Mi lum, mi otro lum y el lum-global
Ceramic, terracotta comal
56 x 35 x 7 cm
2024
Lum, in Tsotsil, carries deep meanings of land, territory, and the spiritual center of the Indigenous people. My lum is no longer my lum; it is a fragmentation of my intimate–communal space, where the Maya is never truly Maya. We are “Tsotsiles” with new ways of creating and making milpa-life, where the hearth is displaced from the center of the home, where oral dialogue around the hearth is no longer possible — it is better with the ch’ojon tak’in (or the cellphone): communication at a distance, and distant.
603,1988,2001
Ceramic, intervened terracotta comal
70 x 23 x 3 cm
2024
Code that fragments the ideal of the Maya as an established concept, identity, or static culture. The semet (comal) as a circular (and spiral) artifact that turns through time, through memory, yet within the same territory, although in different eras/contexts. We are Maya of cities with towers, and not of pyramids.
603,1988,2001 (2)
Ceramic, intervened terracotta comal
70 x 23 x 3 cm
2024
Code that fragments the ideal of the Maya as an established concept, identity, or static culture. The semet (comal) as a circular (and spiral) artifact that turns through time, through memory, yet within the same territory, although in different eras/contexts.
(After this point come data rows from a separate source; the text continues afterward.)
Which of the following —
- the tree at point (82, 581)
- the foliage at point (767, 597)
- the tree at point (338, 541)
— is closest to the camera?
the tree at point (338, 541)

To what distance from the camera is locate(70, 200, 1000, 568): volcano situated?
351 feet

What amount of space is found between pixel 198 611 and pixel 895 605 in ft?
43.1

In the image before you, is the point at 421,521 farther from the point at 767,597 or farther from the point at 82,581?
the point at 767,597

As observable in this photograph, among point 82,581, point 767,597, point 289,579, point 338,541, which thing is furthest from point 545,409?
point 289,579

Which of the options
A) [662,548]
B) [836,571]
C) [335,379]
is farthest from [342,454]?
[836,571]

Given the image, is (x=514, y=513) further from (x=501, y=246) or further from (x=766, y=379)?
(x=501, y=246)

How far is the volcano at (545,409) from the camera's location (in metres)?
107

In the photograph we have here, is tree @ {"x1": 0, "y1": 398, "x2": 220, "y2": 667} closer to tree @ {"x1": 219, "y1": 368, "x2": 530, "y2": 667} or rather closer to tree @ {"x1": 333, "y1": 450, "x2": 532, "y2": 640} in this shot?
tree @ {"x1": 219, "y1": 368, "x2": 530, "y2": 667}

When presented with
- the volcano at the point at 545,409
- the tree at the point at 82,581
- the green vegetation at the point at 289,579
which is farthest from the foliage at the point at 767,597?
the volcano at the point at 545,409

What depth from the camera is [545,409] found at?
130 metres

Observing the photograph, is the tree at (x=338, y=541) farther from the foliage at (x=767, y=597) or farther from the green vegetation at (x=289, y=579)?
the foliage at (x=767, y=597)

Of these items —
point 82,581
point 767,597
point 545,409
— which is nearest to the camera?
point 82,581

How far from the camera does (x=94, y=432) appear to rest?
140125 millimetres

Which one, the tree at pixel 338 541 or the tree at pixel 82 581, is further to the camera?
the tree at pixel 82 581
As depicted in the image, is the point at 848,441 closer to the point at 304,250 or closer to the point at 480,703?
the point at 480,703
We are Maya of cities with towers, and not of pyramids.
Pukujil-00000
Wood, stone, corn cob, corn dough.
50 x 35 x 14 cm
2025
Pukujil is like evil, but of something hidden. The piece is a masa press adapted to create a QR code. (The QR code takes us to a video about the press itself.) The piece has the shape of an animal (which is a pukuj). It is a memory, or the connection between physical space and digital space. Where is memory?
My pukujil has been transformed into a tool to reinforce my memory. The alloy of corn dough, wood, and stone is a technology that leads me back to my people.
P’ilix bite (salta monte/grasshopper)
Corn leaves, corn cob, repeater, and corn.
65 x 35 x 38 cm
2025
(In the communities, internet companies are arriving, and one is called Bait or “bite.” From there comes the play on words between bit and the pests that destroy the milpa.) From this sculpture shaped like a cyborg-grasshopper, I engage in dialogue about the identity disruption that technological devices have caused in Indigenous communities.
Banff
Laser print on wood.
35.5 x 52.5 cm con enmarcado
2022
It is a piece that forms part of the Lum-Global series, a theme that addresses globalization and the great acceleration of changes in communities brought about by the technological and digital era. These are two mappings developed with an “organic growth” algorithm, using a digital program, contrasting two complex worlds. Allowing me to leave a map of my community and compare the effects of urbanization in the future. Project developed at the Banff Centre for Arts and Creativity.